Curzon arrogating to himself a voice of India, and doing so without facing a serious challenge, was quickly noted by the other European powers in Asia. They seized upon all available symbols. A potent one, which could enter the native household and be displayed every day, was the school uniform for children. The white blouse and pinafore for girls, the white shirt and half-pants (as they used to be called) for boys (plus shoes and socks, absurd in tropical climates), became powerful symbols. Schoolchildren’s uniforms were replete with symbolism: the path that leads away from the wretchedness of the Third World, the promise of literacy, the assurance of a bright future for the school-educated, the country’s future in good hands. (Unicef still wields such imagery every day.)

Traditional games and sports were run out of town. In their place, in schoolyards and playgrounds and especially in gymkhana precincts (presided over by local elites) came football and cricket and rugby. The joint family was ridiculed. The bullock-cart became a museum piece, the ox-drawn plough was rudely shoved aside by the tractor. The Asian rice farmer was told he is an ignoramus by the rice biotechnologist. The traditional healers and bone-setters and herb-gatherers were turned into criminals by newer amendments to public health legislation, drafted by the transnational pharmaceutical industry and passed into law by the bribing of elected members of parliaments. For the genus of parliaments and their subsidiaries, provincial assemblies, had in post-colonial Asia been turned into the very engine rooms of globalisation.

By the 1990s, the ‘Asian tiger economies’ were being lauded and feted around the world, becoming special subjects in business schools such as Insead, Harvard and MIT Sloan. In Singapore, the boast was that its taxi drivers could discuss the finer points of GDP. Japan’s zaibatsu and keiretsu reigned as the poster boys of ‘global economic integration’. Westward across the Sea of Japan, South Korea’s chaebol were beginning to be anointed as the next poster boys. Taiwan both invented bubble milk tea and became chip supplier to the world’s computer giants. Sri Lanka and Bangladesh produced cheap piece goods textiles, Thailand turned cheap resort tourism into a national industry, every other call centre in the world relocated to the Philippines.

Hundreds of new ‘engineering’ colleges spat out tens of thousands of graduates a year in India who, without missing a step, walked right into the info-tech sector, and those who couldn’t donned headsets in the business process outsourcing industry. China, meanwhile, gobbled up the majority of the iron ore and coal that could be shipped and became the largest steelmaking country in the world, but also supplied Walmart and big box retailers in the USA and Europe, which movement of raw material and finished products tied up a large part of ocean-going shipping tonnage worldwide. Little wonder then that during the first half of the first decade of the 21 century, “being global” meant manufacturing somewhere in Asia, and marketing all over the OECD.

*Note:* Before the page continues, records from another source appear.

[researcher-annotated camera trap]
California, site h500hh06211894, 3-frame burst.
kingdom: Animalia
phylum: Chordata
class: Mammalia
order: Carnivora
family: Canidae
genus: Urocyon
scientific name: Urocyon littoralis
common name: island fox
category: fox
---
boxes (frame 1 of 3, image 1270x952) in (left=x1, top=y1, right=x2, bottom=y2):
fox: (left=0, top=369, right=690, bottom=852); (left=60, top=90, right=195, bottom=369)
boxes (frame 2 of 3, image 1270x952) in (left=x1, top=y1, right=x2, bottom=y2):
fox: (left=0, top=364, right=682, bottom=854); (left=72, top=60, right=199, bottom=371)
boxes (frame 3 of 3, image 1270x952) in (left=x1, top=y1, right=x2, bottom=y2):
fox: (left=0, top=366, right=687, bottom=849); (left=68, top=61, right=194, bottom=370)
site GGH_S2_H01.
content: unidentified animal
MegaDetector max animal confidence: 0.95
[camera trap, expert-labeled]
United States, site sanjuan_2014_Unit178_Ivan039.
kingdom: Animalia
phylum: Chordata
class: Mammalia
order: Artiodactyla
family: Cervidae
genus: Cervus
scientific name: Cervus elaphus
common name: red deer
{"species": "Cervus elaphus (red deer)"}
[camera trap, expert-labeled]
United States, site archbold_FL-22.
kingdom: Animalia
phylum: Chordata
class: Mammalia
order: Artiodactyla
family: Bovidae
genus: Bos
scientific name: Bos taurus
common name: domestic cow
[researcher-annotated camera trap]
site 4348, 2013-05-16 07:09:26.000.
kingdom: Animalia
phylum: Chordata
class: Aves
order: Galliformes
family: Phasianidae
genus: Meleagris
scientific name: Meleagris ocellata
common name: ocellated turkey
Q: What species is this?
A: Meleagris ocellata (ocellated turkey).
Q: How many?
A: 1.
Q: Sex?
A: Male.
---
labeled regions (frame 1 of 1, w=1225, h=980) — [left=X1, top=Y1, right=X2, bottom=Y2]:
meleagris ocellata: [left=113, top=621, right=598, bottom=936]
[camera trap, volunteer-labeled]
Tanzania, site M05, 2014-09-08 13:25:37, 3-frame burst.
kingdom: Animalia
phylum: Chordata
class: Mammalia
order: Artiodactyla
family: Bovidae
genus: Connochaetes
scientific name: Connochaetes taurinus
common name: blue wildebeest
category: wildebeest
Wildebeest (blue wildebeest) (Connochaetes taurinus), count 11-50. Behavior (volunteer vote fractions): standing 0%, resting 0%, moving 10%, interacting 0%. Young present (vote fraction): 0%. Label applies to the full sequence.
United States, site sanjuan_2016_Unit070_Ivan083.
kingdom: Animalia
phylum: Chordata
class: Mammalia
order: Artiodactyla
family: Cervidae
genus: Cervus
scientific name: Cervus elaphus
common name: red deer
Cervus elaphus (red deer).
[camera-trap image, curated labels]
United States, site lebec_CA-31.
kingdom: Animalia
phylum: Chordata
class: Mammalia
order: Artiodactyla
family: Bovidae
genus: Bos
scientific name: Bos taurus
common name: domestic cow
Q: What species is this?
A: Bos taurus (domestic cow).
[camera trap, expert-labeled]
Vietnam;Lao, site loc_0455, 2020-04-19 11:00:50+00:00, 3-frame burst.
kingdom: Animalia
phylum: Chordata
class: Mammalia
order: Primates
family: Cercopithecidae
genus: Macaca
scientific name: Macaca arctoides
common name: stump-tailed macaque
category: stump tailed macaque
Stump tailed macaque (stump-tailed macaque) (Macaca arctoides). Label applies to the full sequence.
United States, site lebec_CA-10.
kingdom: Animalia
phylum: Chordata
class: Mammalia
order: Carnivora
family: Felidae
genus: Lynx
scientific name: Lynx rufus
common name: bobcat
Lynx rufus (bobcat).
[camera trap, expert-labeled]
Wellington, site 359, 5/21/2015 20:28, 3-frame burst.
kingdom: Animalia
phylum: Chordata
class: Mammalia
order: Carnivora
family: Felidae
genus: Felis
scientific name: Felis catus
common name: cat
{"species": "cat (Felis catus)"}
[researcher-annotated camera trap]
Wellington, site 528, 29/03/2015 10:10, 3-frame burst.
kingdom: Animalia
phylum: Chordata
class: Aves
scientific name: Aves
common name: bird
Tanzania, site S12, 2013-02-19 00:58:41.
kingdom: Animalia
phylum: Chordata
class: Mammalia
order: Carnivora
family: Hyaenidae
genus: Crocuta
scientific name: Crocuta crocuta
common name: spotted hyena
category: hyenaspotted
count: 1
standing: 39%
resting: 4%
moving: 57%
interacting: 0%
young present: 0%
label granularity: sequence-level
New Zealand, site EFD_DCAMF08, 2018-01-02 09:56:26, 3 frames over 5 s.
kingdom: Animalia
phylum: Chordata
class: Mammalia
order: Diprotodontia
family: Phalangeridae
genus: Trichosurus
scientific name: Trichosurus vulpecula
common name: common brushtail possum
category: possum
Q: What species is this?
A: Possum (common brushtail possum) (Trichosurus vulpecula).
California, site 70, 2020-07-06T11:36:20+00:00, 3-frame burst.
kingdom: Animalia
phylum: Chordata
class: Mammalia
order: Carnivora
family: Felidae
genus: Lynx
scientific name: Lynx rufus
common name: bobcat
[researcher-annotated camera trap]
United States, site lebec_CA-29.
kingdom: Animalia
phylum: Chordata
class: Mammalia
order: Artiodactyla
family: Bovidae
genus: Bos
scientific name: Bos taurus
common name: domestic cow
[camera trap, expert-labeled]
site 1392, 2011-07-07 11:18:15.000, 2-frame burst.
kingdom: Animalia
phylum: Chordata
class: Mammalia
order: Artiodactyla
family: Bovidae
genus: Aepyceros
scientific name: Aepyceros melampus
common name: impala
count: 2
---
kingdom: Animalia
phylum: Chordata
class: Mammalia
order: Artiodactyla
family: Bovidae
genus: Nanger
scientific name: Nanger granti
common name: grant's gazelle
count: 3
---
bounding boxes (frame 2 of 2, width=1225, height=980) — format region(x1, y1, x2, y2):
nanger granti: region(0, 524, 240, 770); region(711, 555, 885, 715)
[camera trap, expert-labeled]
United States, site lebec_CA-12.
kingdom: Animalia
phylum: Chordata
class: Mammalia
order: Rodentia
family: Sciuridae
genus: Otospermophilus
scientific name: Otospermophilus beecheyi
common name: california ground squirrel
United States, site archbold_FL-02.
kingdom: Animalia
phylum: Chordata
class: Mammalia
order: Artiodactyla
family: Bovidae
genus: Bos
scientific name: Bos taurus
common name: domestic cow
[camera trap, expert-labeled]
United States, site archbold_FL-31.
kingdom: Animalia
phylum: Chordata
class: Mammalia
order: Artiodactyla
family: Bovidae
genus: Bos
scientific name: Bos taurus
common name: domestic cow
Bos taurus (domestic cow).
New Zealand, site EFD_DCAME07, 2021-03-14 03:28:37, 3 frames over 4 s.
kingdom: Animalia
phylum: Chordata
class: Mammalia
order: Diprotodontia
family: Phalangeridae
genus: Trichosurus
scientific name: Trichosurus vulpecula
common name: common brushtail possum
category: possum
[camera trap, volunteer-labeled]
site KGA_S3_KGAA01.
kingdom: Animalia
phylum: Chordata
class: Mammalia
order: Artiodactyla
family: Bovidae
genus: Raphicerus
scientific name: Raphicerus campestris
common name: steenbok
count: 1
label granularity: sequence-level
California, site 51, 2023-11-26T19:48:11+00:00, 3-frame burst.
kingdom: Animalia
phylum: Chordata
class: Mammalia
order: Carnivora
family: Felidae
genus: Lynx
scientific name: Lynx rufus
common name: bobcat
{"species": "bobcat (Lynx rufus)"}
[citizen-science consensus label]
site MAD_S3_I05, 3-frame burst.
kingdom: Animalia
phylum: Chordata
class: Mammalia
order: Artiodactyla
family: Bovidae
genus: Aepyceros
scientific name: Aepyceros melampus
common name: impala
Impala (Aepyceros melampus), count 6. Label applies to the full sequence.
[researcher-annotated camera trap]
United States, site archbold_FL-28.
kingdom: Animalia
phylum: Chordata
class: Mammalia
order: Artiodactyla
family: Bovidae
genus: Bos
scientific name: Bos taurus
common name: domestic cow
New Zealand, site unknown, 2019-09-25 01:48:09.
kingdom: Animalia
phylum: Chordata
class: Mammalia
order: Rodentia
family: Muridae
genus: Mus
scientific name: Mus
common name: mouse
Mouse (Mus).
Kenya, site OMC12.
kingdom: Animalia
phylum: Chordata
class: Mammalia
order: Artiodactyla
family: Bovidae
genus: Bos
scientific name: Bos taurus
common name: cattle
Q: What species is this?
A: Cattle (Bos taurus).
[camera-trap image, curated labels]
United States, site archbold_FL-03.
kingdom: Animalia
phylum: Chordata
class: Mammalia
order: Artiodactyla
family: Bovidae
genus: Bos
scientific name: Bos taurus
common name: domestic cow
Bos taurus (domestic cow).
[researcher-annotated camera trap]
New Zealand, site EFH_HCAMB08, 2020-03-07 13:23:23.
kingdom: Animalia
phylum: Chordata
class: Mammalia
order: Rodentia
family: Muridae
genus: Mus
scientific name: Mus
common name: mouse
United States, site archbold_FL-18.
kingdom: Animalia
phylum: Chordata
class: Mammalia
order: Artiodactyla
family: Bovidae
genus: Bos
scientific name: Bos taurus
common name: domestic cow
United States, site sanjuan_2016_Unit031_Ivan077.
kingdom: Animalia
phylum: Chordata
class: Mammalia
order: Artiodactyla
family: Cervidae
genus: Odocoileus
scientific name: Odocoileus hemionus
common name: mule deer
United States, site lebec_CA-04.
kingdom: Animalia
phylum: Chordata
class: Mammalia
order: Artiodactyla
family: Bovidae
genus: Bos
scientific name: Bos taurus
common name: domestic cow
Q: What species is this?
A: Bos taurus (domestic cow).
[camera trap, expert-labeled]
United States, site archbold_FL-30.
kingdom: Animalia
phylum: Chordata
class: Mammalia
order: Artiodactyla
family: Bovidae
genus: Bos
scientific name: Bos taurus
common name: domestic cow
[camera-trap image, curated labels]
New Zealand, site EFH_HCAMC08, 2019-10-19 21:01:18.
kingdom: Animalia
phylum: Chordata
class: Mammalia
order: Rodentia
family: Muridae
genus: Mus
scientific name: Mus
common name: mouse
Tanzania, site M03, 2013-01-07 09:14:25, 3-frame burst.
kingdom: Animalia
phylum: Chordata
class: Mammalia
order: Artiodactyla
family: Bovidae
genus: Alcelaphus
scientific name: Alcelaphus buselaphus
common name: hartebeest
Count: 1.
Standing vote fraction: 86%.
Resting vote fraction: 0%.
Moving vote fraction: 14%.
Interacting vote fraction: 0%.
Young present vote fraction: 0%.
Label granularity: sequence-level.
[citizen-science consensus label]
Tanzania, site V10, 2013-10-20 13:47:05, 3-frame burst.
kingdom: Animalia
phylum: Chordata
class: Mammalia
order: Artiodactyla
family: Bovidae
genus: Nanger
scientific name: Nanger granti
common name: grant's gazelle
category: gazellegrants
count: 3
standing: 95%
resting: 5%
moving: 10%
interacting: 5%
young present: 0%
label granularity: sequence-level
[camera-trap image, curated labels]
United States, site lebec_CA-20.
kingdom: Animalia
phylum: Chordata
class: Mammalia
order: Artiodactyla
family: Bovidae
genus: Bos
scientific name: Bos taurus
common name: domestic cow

What remained of Asia at all? What remained of the red bean fields, the slow sampan, the padi buffalo, the kampong of the Malay peninsula, the longhouse of the Indonesian archipelago, the houses on bamboo stilts, the bronze gongs, the silkworm farms, the pagodas festooned with creepers in whose dusty halls robed youngsters chanted the dhammapada? Where did this Asia go? It became a sensory accessory to tourism, a case study that demonstrated climate change, or biodiversity, or gender equity, or stakeholder participation, or whatever it is that became in vogue for that year and that series of glittering international United Nations-directed and -sponsored conference series.

And that is why they bent their heads, put away their mopeds, dutifully switched on their television sets, plugged in their rice cookers, and went along, between December 2019 and April 2020, with the diktats that were handed down, through tier after subservient tier, from the Lords of the West, from those once derided and once caricatured as ‘gweilo’ and ‘feringhee’. Decolonisation, always a work in progress, still lies somewhere beyond the last Asian horizon.